Written instruction 1: In the issue about UMI counting with duplicated reads, shorten the paragraph beginning "And I filtered them then rerun cellranger again" while keeping its main facts.
Written instruction 2: Carry on the issue about UMI counting with duplicated reads, starting right after its final sentence.

Provided text:
----------
UMI counting bug when reads duplicated

ShuyangXu commented 2 years ago

sorry for public this issue before completely editing in first time

hi,

Recently, I ran cellranger with an inaccurate fastq result which contains some duplicated reads(same id, same sequence).

And I filtered them then rerun cellranger again. But I found UMI counting in these two results are different, which is a little weird because, as well known, UMIs are counted by unique UMI number, not by reads number. For that reason, these duplicated reads should be merged into same UMI and contribute nothing.

Then I used example fastq to test and reproduce the issue.

reproduce issue

create a fastq file contains duplicated reads

cat /path/to/cellranger/external/cellranger_tiny_fastq/tinygex_S1_L001_R1_001.fastq.gz /path/to/cellranger/external/cellranger_tiny_fastq/tinygex_S1_L001_R1_001.fastq.gz > dup_S1_L001_R1_001.fastq.gz
cat /path/to/cellranger/external/cellranger_tiny_fastq/tinygex_S1_L001_R2_001.fastq.gz /path/to/cellranger/external/cellranger_tiny_fastq/tinygex_S1_L001_R2_001.fastq.gz > dup_S1_L001_R2_001.fastq.gz

run cellranger

/path/to/cellranger/cellranger count --transcriptome /path/to/cellranger/external/cellranger_tiny_ref/3.0.0/ --fastqs ./ --sample dup --id dup
/path/to/cellranger/cellranger count --transcriptome /path/to/cellranger/external/cellranger_tiny_ref/3.0.0/ --fastqs  /path/to/cellranger/external/cellranger_tiny_fastq --sample tinygex --lanes 1 --id normal

result

normal

web_summary.html

matrix.mtx.gz

dup

web_summary.html

matrix.mtx.gz

discuss

a) First, as expect, dup's Number of Reads is double. However UMIs are double as well.
----------
Dataset:
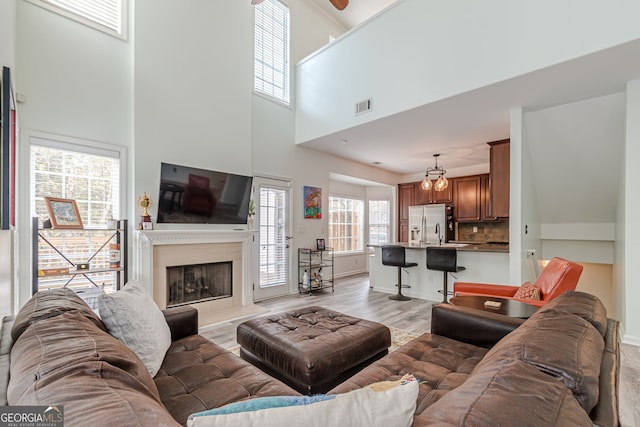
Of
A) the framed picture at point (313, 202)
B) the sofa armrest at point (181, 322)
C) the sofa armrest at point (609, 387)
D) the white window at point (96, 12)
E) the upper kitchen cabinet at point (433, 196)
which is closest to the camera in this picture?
the sofa armrest at point (609, 387)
----------
Response 1: After the duplicated reads were filtered out and cellranger was run again, the UMI counts from the two runs differed. This is unexpected: UMIs are counted by unique UMI number rather than by read number, so duplicated reads should merge into the same UMI and add nothing.

Response 2:
Then I looked in dup's molecule_info.h5

molecule_info.h5/umi

molecule_info.h5/barcode_idx

Same UMI in same barcode became double.

b) And I also notice cellrange will throw an error

Duplicate FASTQs found between Sample XXX and Sample XXX

when input duplicated reads in two different fastq files. (not like in one file as above)

In conclusion, I wonder if there might be two issues: a) is counting UMI error when reads duplicated? b) is the condition of duplicate reads in one file unconsidered?

Thank you

evolvedmicrobe commented 2 years ago

??

ShuyangXu commented 2 years ago

??

sorry, typo before

I have re-edited it again.

evolvedmicrobe commented 2 years ago

Hi @ShuyangXu, Based on your command, I think you might be using an outdated version of Cell Ranger, but in any event I suspect this is due to duplicate QNAMES in your FASTQ file.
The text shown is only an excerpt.